Rate the client in terms of the thirteen statements
below.  Use a scale from five to one with
five equals very high, four equals high, three equals medium, two equals low,
and one equals very low.  Once all
thirteen ratings have been made, add the ratings together and divide by
thirteen.  The result will be a readiness
score from one to five.  Clients rating
4.0 or higher are very ready for participation in the educational approach to
areas of family life.  Clients rating a
2.0 or less are not ready and will benefit from a more supportive, less directive
approach designed to increase readiness along the thirteen variables.  The trainer will likely experience mixed
results relative to readiness with clients whose readiness scores fall in the
middle portion of the range.

In addition to the readiness assessment, this activity may
be used with the client to discuss the educational approach, its strengths and
limitations, and the client’s potential participation in the process.  Also, the activity is quite useful when
difficulties develop in the process.  Frequently,
those difficulties relate to issues and areas raised in this activity.

1. The client expects the process to succeed.

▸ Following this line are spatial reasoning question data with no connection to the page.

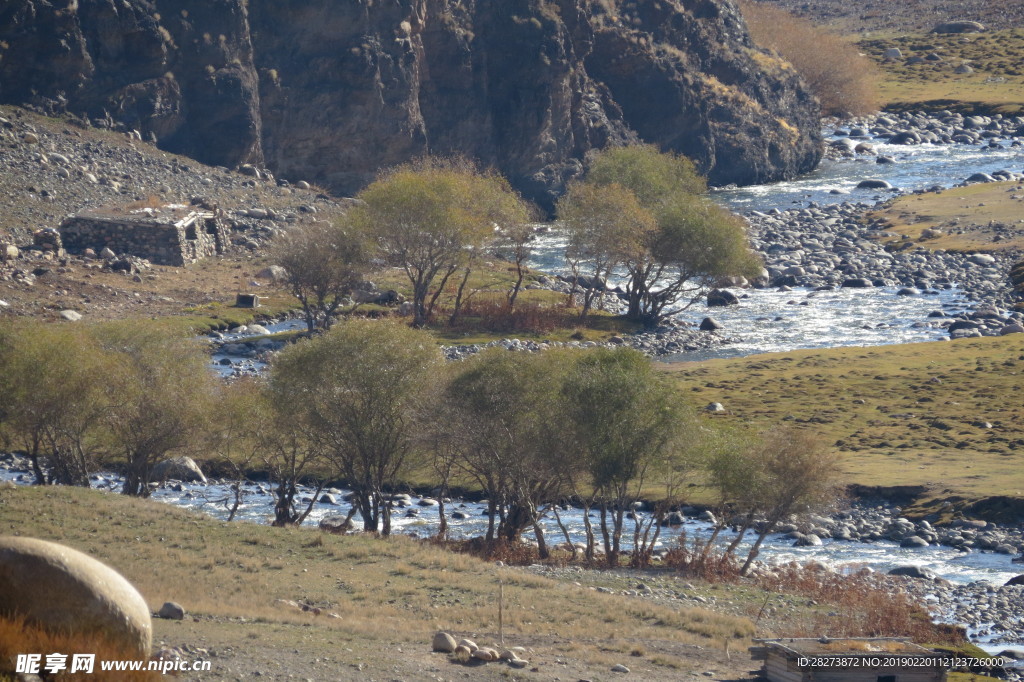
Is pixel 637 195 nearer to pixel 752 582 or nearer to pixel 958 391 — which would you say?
pixel 958 391

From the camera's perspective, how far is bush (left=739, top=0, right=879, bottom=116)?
552 feet

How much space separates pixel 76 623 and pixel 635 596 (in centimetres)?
2034

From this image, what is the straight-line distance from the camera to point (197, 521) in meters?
37.8

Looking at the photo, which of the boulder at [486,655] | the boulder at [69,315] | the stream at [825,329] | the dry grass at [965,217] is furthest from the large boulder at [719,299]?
the boulder at [486,655]

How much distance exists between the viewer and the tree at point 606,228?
83375 mm

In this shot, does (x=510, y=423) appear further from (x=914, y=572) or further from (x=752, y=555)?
(x=914, y=572)

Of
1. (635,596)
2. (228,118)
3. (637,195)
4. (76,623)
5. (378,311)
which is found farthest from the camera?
(228,118)

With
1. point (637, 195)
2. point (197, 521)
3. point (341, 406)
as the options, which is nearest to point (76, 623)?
point (197, 521)

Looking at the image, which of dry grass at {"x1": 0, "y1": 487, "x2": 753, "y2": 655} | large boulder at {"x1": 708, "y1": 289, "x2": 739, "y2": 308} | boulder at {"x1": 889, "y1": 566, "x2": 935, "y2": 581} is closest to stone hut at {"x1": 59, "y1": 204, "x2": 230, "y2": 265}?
large boulder at {"x1": 708, "y1": 289, "x2": 739, "y2": 308}

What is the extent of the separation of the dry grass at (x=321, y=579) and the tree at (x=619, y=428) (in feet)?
18.5

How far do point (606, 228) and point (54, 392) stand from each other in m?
45.7

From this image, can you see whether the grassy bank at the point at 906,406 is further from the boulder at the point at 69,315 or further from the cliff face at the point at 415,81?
the cliff face at the point at 415,81

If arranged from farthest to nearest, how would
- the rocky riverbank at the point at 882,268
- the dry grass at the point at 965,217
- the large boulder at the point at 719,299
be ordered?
the dry grass at the point at 965,217, the large boulder at the point at 719,299, the rocky riverbank at the point at 882,268

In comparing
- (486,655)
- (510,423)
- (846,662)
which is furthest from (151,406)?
(846,662)
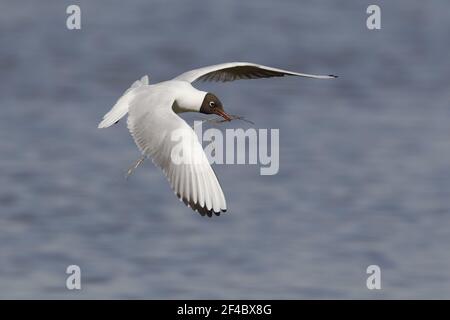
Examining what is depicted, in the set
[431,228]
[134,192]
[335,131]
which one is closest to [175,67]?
[335,131]

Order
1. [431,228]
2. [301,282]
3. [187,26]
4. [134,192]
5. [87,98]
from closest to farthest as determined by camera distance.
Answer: [301,282], [431,228], [134,192], [87,98], [187,26]

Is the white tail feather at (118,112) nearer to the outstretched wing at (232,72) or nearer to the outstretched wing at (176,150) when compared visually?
the outstretched wing at (176,150)

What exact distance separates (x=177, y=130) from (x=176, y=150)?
10 centimetres

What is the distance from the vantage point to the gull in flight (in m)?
5.93

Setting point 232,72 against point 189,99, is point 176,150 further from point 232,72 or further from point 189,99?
point 232,72

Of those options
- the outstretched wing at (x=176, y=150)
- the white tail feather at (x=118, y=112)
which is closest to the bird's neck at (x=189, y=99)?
the outstretched wing at (x=176, y=150)

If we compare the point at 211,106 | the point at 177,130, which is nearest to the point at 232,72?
the point at 211,106

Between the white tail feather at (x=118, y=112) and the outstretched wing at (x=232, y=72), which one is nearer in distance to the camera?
the white tail feather at (x=118, y=112)

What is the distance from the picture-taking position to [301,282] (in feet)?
23.7

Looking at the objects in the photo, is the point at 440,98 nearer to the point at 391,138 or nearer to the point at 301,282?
the point at 391,138

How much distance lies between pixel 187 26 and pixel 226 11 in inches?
22.6

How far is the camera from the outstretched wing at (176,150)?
19.4 ft

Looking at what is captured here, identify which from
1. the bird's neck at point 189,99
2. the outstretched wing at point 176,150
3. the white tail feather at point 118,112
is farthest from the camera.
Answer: the bird's neck at point 189,99

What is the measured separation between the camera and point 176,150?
20.0ft
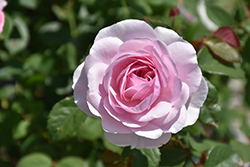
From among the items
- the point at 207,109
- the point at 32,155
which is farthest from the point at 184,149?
the point at 32,155

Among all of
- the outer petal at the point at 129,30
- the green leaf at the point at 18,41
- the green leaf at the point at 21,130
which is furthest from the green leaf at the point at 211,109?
the green leaf at the point at 18,41

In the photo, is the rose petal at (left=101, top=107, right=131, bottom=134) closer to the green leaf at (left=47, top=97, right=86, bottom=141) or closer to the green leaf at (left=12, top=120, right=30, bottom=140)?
the green leaf at (left=47, top=97, right=86, bottom=141)

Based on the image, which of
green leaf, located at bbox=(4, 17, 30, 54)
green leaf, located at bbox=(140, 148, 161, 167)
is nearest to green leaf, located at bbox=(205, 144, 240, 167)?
green leaf, located at bbox=(140, 148, 161, 167)

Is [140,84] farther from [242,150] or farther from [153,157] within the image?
[242,150]

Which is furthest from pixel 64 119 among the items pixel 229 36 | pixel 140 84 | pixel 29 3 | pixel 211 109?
pixel 29 3

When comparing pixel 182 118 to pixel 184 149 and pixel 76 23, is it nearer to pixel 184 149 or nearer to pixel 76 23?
pixel 184 149

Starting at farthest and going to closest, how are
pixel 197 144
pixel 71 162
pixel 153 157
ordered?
pixel 71 162 < pixel 197 144 < pixel 153 157

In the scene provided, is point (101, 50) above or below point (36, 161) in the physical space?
above
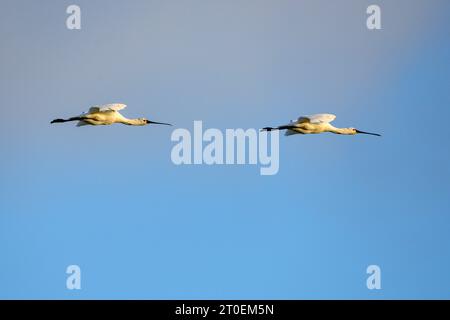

2. The client has a realistic vision of or perception of
success – how things will be when the process succeeds.

3. The client is motivated by the likely payoff or outcome
of the process.

4. The client places high personal value on obtaining the
payoff or likely outcome.

5. The client understands that – in the long run – it will
take as much time and energy to maintain the status quo or current situation as
it will to succeed through the educational process.

6. The client takes responsibility for his participation and
interaction within the family system.

7. The client understands his active role and influence
within the family system.

8. The client believes in his ability to make the commitment
and changes necessary for success.

9. The client has generally positive self-esteem.

10. The client generally likes other family members.

11. The client is looking beyond simple self-interest in the
process’ succeeding.

12. The client sees each family member benefiting from his
participation in the process.

13. The client is realistic about his abilities, skills, and
capacity to function within the family in an effective way.

(Note) This activity may be simply used as a checklist for
the trainer.  In addition, it may be used
as an interview questionnaire or as a group activity when working with
groups.  In this case, the trainer should
rephrase the items to fit the setting. 
For example, item 1 could be changed to read, “I expect the process to
succeed.”  The client could then respond
verbally in terms of his expectations. 
Within a group context, group participants could simply number from 1 to
13 and put their rating beside the appropriate number.  For example, if the group participant
strongly expected the process to succeed for him a “5” would be put beside the
number one.  With this modification, the
remainder of the instructions relative to the activity remain the same.